A autora defende uma nova política feminista que construa uma identidade variável como pré-requisito metodológico e normativo ou como um objetivo político. Dessa forma, ela sustenta que não se pode recusar a política representacional, pois as estruturas jurídicas da linguagem e da política constituem o campo contemporâneo do poder, sendo assim não há posição fora desse campo, afirma Butler. Para ela, a tarefa é formular, no interior dessa estrutura constituída, uma crítica às categorias de identidade que as estruturas jurídicas contemporâneas engendram, naturalizam e imobilizam (BUTLER, 2010, p. 22). Butler questiona a frequência de se evocar uma unidade na noção de mulheres para construção de uma identidade solidária, a autora defende para essa compreensão no interior do sujeito feminista, a distinção entre sexo e gênero, questionando o sexo como uma categoria natural, e o gênero como cultural. Para ela, “levada a seu limite lógico, a distinção sexo/gênero sugere uma descontinuidade radical entre corpos sexuados e gêneros culturalmente construídos” (BUTLER, 2010, p. 24).

A autora sugere uma descontinuidade radical entre corpos sexuados e gêneros culturalmente construídos, se o sexo fosse avaliado, hipoteticamente, do ponto de vista de uma estabilidade binária, não se teria motivo, segundo Butler, para crer que os gêneros também devam continuar sendo definido em número de dois, pois, para ela, a construção de “homens” (grifo da autora) seja aplicada, exclusivamente, a corpos masculinos e de

“mulheres” a femininos. Assim, quando o gênero perde o status de construído e de independente do sexo, o gênero torna-se flutuante e consequentemente que “homem e masculino” (idem), podem significar tanto um corpo feminino como masculino e “mulher e feminino”, tanto um corpo masculino como feminino.

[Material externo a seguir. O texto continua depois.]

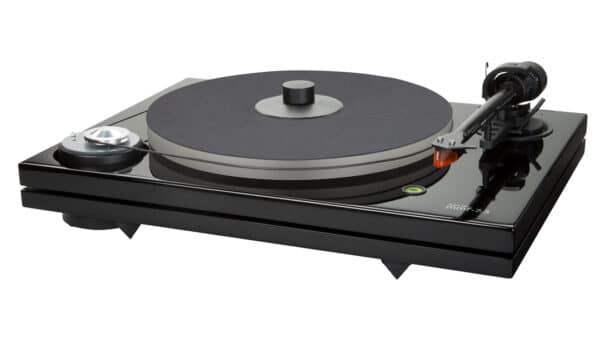 Music Hall mmf 7.3se Black Turntable with Ortofon 2M Bronze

A autora acredita poder contestar o caráter imutável do sexo, o sexo pode ser um construto culturalmente construído, assim como o gênero, pois, sendo “o sexo uma categoria tomada em seu gênero, não faz sentido definir o gênero como a interpretação cultural do sexo” (p.25). A partir desta lógica, que o gênero não é necessariamente cultural, nem o sexo natural, pois, para ela, ambos são um meio discursivo/cultural, pelo qual a definição de que o sexo é “natural”, é produzido e estabelecido como um elemento pré-discursivo, anterior à cultura, politicamente neutra “sobre a qual” age a cultura, afirma Butler:

Na atual conjuntura, já está claro que colocar a dualidade do sexo num domínio pré-discursivo é uma das maneiras pelas quais a estabilidade interna e a estrutura binária são eficazmente asseguradas. Essa produção do sexo como pré-discursivo deve ser compreendida como efeito do aparato de construção cultural que designamos por gênero. Assim, como dever a noção de gênero ser reformulada, para abranger as relações de poder que produzem o efeito de um sexo pré-discursivo e ocultam, desse modo, a própria operação da produção discursiva? (BUTLER, 2010, p.25).

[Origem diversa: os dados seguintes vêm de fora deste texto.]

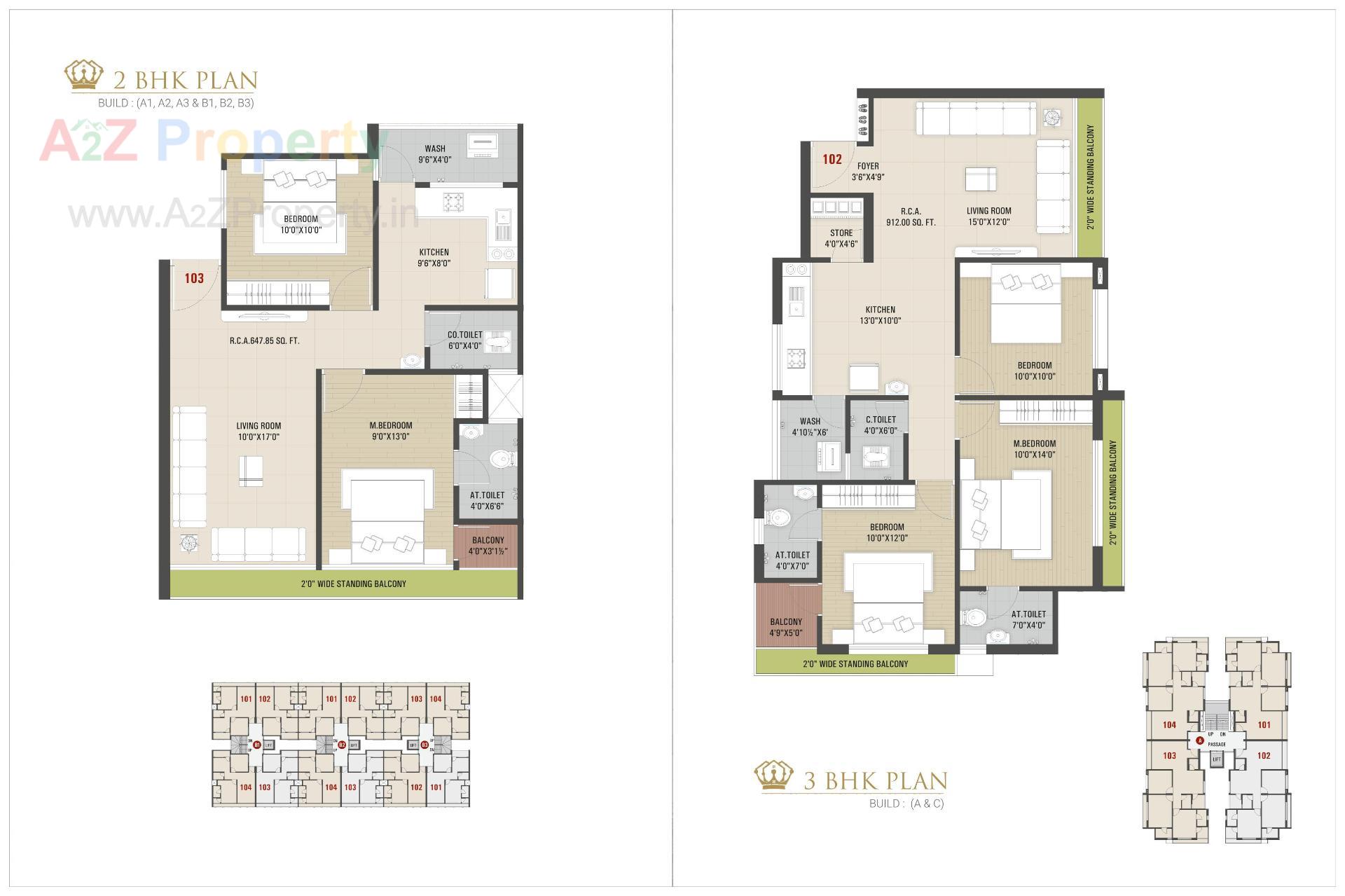 Layout of real estate project Mannat Residency located at Piraman, Bharuch, Gujarat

Butler analisa que é função do discurso estabelecer certos limites e preservar dogmas humanistas de um gênero ou de um sexo fixo ou livre; para ela; os limites da análise discursiva do gênero definem por antecipação “as possibilidades das configurações imagináveis e realizáveis do gênero na cultura” (p. 28). Estes limites são estabelecidos no discurso cultural hegemônico, nas relações binárias, que, para a autora, são apresentadas como a linguagem universal e racional. Dessa forma, ela assevera que “o gênero é uma complexidade cuja totalidade é permanentemente protelada, jamais exibidas”(p.37), logo defende uma política coalização aberta para permitir múltiplas convergências e divergências, sem obedecer a uma norma definida e excludente. A autora propõe uma expansão da política de identidade para a política de coalizões, para evitar, ainda hoje, o discurso globalizante sobre a universalidade da identidade feminina e da opressão masculina, que gerou uma categoria de mulheres excludentes, por não levar em

consideração a classe social, raça, etc., pois a noção de unidade é a causadora da fragmentação, segundo Butler.